1. A method for nonlinear correction of the excitation characteristics of a current transformer, characterized in that, include: Acquire the raw data corresponding to the current transformer, including the raw current signal, historical magnetic flux and distributed temperature data; The original current signal is denoised to obtain a purified current signal, and the permeability correction coefficient and temperature gradient are determined based on the distributed temperature data. The purification current signal and the permeability correction coefficient are input into the hysteresis model to obtain the real-time magnetic flux, and the purification current signal, distributed temperature data, temperature gradient and historical magnetic flux are input into the magnetic flux correction network to obtain the magnetic flux correction amount. The real-time magnetic flux is compensated based on the magnetic flux correction amount to obtain the corrected magnetic flux result of the mutual inductor.

2. The method according to claim 1, characterized in that, The noise reduction process for the original current signal to obtain the purified current signal includes: The real-time fundamental frequency is determined based on the original current signal, and the number of wavelet decomposition layers is determined based on the real-time fundamental frequency. The original current signal is decomposed into wavelet decomposition based on the wavelet decomposition level to obtain the current signal of each level, and the current signal of each level is subjected to double threshold noise reduction processing to obtain the purification current limiting signal. The dual thresholds include a first threshold and a second threshold, wherein the value of the second threshold is twice the value of the first threshold.

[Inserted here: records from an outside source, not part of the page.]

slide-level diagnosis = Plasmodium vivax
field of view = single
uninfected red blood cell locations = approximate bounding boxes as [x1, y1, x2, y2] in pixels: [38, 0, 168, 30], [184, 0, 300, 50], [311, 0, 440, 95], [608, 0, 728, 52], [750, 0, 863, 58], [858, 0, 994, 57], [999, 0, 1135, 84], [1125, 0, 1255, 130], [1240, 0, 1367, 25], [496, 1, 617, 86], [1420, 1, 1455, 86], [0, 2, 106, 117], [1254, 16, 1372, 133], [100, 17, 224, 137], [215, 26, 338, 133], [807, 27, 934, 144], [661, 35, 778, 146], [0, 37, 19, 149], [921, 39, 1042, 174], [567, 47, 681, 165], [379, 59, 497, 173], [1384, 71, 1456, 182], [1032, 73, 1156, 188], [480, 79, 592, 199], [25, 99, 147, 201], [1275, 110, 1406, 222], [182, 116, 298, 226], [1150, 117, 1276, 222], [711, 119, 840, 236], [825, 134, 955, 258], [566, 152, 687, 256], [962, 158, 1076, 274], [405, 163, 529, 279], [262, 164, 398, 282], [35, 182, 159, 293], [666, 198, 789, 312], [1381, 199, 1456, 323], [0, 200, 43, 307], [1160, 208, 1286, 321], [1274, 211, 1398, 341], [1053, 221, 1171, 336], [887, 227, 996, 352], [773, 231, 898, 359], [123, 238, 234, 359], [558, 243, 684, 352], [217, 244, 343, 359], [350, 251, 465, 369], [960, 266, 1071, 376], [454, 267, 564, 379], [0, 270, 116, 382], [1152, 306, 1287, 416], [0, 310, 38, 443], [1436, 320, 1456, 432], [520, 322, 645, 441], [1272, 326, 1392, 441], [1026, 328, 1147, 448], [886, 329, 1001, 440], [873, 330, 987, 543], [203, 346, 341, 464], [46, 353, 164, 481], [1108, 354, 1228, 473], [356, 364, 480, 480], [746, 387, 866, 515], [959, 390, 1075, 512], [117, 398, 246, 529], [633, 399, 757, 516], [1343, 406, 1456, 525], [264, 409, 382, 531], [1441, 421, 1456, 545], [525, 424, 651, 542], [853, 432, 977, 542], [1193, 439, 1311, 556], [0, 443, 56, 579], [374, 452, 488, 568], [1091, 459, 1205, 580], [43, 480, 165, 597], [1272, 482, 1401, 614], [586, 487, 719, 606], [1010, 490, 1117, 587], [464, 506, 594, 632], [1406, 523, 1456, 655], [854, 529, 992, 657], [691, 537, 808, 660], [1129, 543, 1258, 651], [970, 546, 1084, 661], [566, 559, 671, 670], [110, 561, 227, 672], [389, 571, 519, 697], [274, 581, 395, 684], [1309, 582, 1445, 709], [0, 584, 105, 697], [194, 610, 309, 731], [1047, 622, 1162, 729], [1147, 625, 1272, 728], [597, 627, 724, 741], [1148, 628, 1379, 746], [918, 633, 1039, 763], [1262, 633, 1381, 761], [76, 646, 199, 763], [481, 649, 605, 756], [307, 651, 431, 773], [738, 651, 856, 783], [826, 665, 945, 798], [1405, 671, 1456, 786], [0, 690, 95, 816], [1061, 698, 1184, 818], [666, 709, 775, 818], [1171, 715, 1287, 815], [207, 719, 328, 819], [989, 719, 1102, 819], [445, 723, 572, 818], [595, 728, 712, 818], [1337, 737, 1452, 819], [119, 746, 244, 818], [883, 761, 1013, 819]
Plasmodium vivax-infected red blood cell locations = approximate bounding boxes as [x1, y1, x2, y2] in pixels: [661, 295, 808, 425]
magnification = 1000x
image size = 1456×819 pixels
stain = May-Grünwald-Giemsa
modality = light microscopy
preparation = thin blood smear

3. The method according to claim 1, characterized in that, The step of determining the permeability correction coefficient based on the distributed temperature data includes: The distributed temperature data is subjected to finite element interpolation to obtain the interpolated distributed temperature data. Obtain a preset standard temperature threshold and determine the temperature difference between the preset standard temperature threshold and the distributed temperature data after the difference. The temperature difference is input into the temperature drift compensation model to obtain the permeability correction coefficient.

4. The method according to claim 3, characterized in that, The purification current signal and the permeability correction coefficient are input into the hysteresis model to obtain the real-time magnetic flux, including: The real-time magnetic field strength is determined based on the purification current signal, and the pre-stored model parameters are obtained. The real-time magnetic field strength is iteratively solved according to the pre-stored model parameters until the iteration condition is met, and the hysteresis-free magnetization intensity is obtained. The hysteresis-free magnetization is solved by the fourth-order Runge-Kutta equation, which includes a temperature dynamic term, to obtain the magnetization intensity. The real-time magnetic flux is obtained based on the permeability correction coefficient, the hysteresis-free magnetization, and the magnetization.

5. The method according to claim 1, characterized in that, The magnetic flux correction network includes an input layer, a separable convolutional layer, a bidirectional gated recurrent unit, a residual connection module, and an output layer. The process of inputting the purified current signal, distributed temperature data, the temperature gradient, and historical magnetic flux into the magnetic flux correction network to obtain the magnetic flux correction value includes: The historical magnetic flux is subjected to first-order difference processing to obtain the magnetic flux change. Based on the input layer, the purification current signal, the distributed temperature data, the temperature gradient, and the historical magnetic flux change are normalized to obtain a normalized feature vector. The normalized feature vector includes the normalized purification current signal, the normalized distributed temperature data, the normalized temperature gradient, and the normalized historical magnetic flux change. The normalized feature vector is input into the separable convolutional layer for feature convolution processing to obtain the convolutional feature vector. The convolutional feature vector is input into the bidirectional gated recurrent unit to capture temporal dependency processing, thereby obtaining a temporal feature vector; The residual connection module performs residual connection processing on the temporal feature vector to obtain a connected feature vector, and inputs the connected feature vector into the output layer so that the output layer obtains the magnetic flux correction amount after global average pooling processing.

6. The method according to claim 1, characterized in that, The step of compensating the real-time magnetic flux based on the magnetic flux correction to obtain the corrected magnetic flux result of the current transformer includes: The magnetic flux correction value is superimposed with the real-time magnetic flux to obtain the corrected magnetic flux result of the current transformer.

7. The method according to claim 5, characterized in that, The method further includes: At least one real-time monitoring indicator is acquired, and the relationship between each real-time monitoring indicator and its corresponding threshold is determined. The real-time monitoring indicators include the absolute value of magnetic flux residual, temperature gradient, and current harmonic distortion rate. If any of the real-time monitoring indicators is greater than the corresponding threshold, the network parameters of the magnetic flux correction network are adjusted.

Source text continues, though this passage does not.